Nach Meinung der Juristen bedarf der entsprechende Paragraf 1631d des Bürgerlichen Gesetzbuchs allerdings einer verfassungskonformen Auslegung dahingehend, "dass die Vorschrift nur einen auf ein ernsthaftes religiöses Selbstverständnis gestützten Eingriff rechtfertigt". Hygienische oder ästhetische Vorlieben der Eltern oder kulturell tradierte Sitten reichten hierfür nicht aus.

An deutscher Rechtsgemeinschaft orientieren

Ein weiteres Thema war, inwieweit die deutsche Justiz im Strafrecht auf religiös geprägte Vorstellungen von Zuwanderern eingehen muss; Stichwort Scharia-Gerichte. Hierbei sollten sich nach Auffassung des Juristentages auch in einer zunehmend pluralistischen Gesellschaft Gesetzgebung und Rechtsprechung vorrangig an den Vorstellungen der "hiesigen Rechtsgemeinschaft" orientieren. Eine deutliche Mehrheit der Rechtsexperten sprach sich dafür aus, hiervon abweichende Vorstellungen nur in Ausnahmefällen zu berücksichtigen.
^^^^^^^^
_Arbeitsaufträge:_
1) Wiederholen Sie aus dem Auszug wörtlich die Stelle, die mit „An deutscher Rechtsgemeinschaft“ beginnt und mit „Ausnahmefällen zu berücksichtigen.“ endet.
2) Woran sollen sich Gesetzgebung und Rechtsprechung laut dem Auszug vorrangig orientieren?
3) Übersetzen Sie den folgenden Satz aus dem Auszug ins Englische: „Eine deutliche Mehrheit der Rechtsexperten sprach sich dafür aus, hiervon abweichende Vorstellungen nur in Ausnahmefällen zu berücksichtigen.“
Die gespeicherten Zeilen werden hier nicht benötigt.

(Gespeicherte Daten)
^^^^^^^^
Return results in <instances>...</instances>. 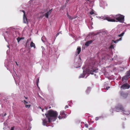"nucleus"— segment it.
I'll list each match as a JSON object with an SVG mask.
<instances>
[{
  "instance_id": "1",
  "label": "nucleus",
  "mask_w": 130,
  "mask_h": 130,
  "mask_svg": "<svg viewBox=\"0 0 130 130\" xmlns=\"http://www.w3.org/2000/svg\"><path fill=\"white\" fill-rule=\"evenodd\" d=\"M58 115L55 111L51 110L48 111L47 114H45L46 118L42 120V124L43 125L47 126V125L52 121H55Z\"/></svg>"
},
{
  "instance_id": "2",
  "label": "nucleus",
  "mask_w": 130,
  "mask_h": 130,
  "mask_svg": "<svg viewBox=\"0 0 130 130\" xmlns=\"http://www.w3.org/2000/svg\"><path fill=\"white\" fill-rule=\"evenodd\" d=\"M90 71V70L89 71L88 69H86L85 71H83V74L80 75L79 77V78L84 77L86 74H87V75L86 77V78L88 75L89 74H93V72H95V71L94 70L91 71Z\"/></svg>"
},
{
  "instance_id": "3",
  "label": "nucleus",
  "mask_w": 130,
  "mask_h": 130,
  "mask_svg": "<svg viewBox=\"0 0 130 130\" xmlns=\"http://www.w3.org/2000/svg\"><path fill=\"white\" fill-rule=\"evenodd\" d=\"M114 19H116L117 21L121 22H123L124 20V16L122 15L118 14L116 15Z\"/></svg>"
},
{
  "instance_id": "4",
  "label": "nucleus",
  "mask_w": 130,
  "mask_h": 130,
  "mask_svg": "<svg viewBox=\"0 0 130 130\" xmlns=\"http://www.w3.org/2000/svg\"><path fill=\"white\" fill-rule=\"evenodd\" d=\"M129 87L130 86L128 84H125L121 86V89H129Z\"/></svg>"
},
{
  "instance_id": "5",
  "label": "nucleus",
  "mask_w": 130,
  "mask_h": 130,
  "mask_svg": "<svg viewBox=\"0 0 130 130\" xmlns=\"http://www.w3.org/2000/svg\"><path fill=\"white\" fill-rule=\"evenodd\" d=\"M23 12L24 13L23 17V21L24 23L26 24H28V20L27 18H26L25 13H24V11H23Z\"/></svg>"
},
{
  "instance_id": "6",
  "label": "nucleus",
  "mask_w": 130,
  "mask_h": 130,
  "mask_svg": "<svg viewBox=\"0 0 130 130\" xmlns=\"http://www.w3.org/2000/svg\"><path fill=\"white\" fill-rule=\"evenodd\" d=\"M120 110L123 111H124V109L121 105H119L117 106L116 108V110L118 111V110Z\"/></svg>"
},
{
  "instance_id": "7",
  "label": "nucleus",
  "mask_w": 130,
  "mask_h": 130,
  "mask_svg": "<svg viewBox=\"0 0 130 130\" xmlns=\"http://www.w3.org/2000/svg\"><path fill=\"white\" fill-rule=\"evenodd\" d=\"M102 19L104 20H106L109 21H111L112 22H115L116 21L115 20L113 19H111L110 18L108 17H103L102 18Z\"/></svg>"
},
{
  "instance_id": "8",
  "label": "nucleus",
  "mask_w": 130,
  "mask_h": 130,
  "mask_svg": "<svg viewBox=\"0 0 130 130\" xmlns=\"http://www.w3.org/2000/svg\"><path fill=\"white\" fill-rule=\"evenodd\" d=\"M64 114V111H61L60 112V115L58 116V118L59 119H60L63 118L62 115Z\"/></svg>"
},
{
  "instance_id": "9",
  "label": "nucleus",
  "mask_w": 130,
  "mask_h": 130,
  "mask_svg": "<svg viewBox=\"0 0 130 130\" xmlns=\"http://www.w3.org/2000/svg\"><path fill=\"white\" fill-rule=\"evenodd\" d=\"M51 12V10H50L48 11L47 12L43 14V16H45L46 18H48V15L50 14Z\"/></svg>"
},
{
  "instance_id": "10",
  "label": "nucleus",
  "mask_w": 130,
  "mask_h": 130,
  "mask_svg": "<svg viewBox=\"0 0 130 130\" xmlns=\"http://www.w3.org/2000/svg\"><path fill=\"white\" fill-rule=\"evenodd\" d=\"M81 51V48L79 47H78L76 51V55H78L79 54Z\"/></svg>"
},
{
  "instance_id": "11",
  "label": "nucleus",
  "mask_w": 130,
  "mask_h": 130,
  "mask_svg": "<svg viewBox=\"0 0 130 130\" xmlns=\"http://www.w3.org/2000/svg\"><path fill=\"white\" fill-rule=\"evenodd\" d=\"M92 42V41L91 40L89 41H88L85 44V45L86 46H88L90 44H91Z\"/></svg>"
},
{
  "instance_id": "12",
  "label": "nucleus",
  "mask_w": 130,
  "mask_h": 130,
  "mask_svg": "<svg viewBox=\"0 0 130 130\" xmlns=\"http://www.w3.org/2000/svg\"><path fill=\"white\" fill-rule=\"evenodd\" d=\"M30 46L31 47H33L34 48H35L36 47L35 44L32 41H31L30 43Z\"/></svg>"
},
{
  "instance_id": "13",
  "label": "nucleus",
  "mask_w": 130,
  "mask_h": 130,
  "mask_svg": "<svg viewBox=\"0 0 130 130\" xmlns=\"http://www.w3.org/2000/svg\"><path fill=\"white\" fill-rule=\"evenodd\" d=\"M127 79V76H125L123 77L122 79L123 80H126Z\"/></svg>"
},
{
  "instance_id": "14",
  "label": "nucleus",
  "mask_w": 130,
  "mask_h": 130,
  "mask_svg": "<svg viewBox=\"0 0 130 130\" xmlns=\"http://www.w3.org/2000/svg\"><path fill=\"white\" fill-rule=\"evenodd\" d=\"M68 18L69 19H73L75 18H73V17H71V16H69V15H68Z\"/></svg>"
},
{
  "instance_id": "15",
  "label": "nucleus",
  "mask_w": 130,
  "mask_h": 130,
  "mask_svg": "<svg viewBox=\"0 0 130 130\" xmlns=\"http://www.w3.org/2000/svg\"><path fill=\"white\" fill-rule=\"evenodd\" d=\"M22 38L23 39V38H18L17 39L18 42H19V41L21 40V39Z\"/></svg>"
},
{
  "instance_id": "16",
  "label": "nucleus",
^^^^^^^^
_Lösungen:_
1)
An deutscher Rechtsgemeinschaft orientieren

Ein weiteres Thema war, inwieweit die deutsche Justiz im Strafrecht auf religiös geprägte Vorstellungen von Zuwanderern eingehen muss; Stichwort Scharia-Gerichte. Hierbei sollten sich nach Auffassung des Juristentages auch in einer zunehmend pluralistischen Gesellschaft Gesetzgebung und Rechtsprechung vorrangig an den Vorstellungen der "hiesigen Rechtsgemeinschaft" orientieren. Eine deutliche Mehrheit der Rechtsexperten sprach sich dafür aus, hiervon abweichende Vorstellungen nur in Ausnahmefällen zu berücksichtigen.

2) An den Vorstellungen der „hiesigen Rechtsgemeinschaft“.

3) A clear majority of the legal experts spoke out in favor of taking views that deviate from this into account only in exceptional cases.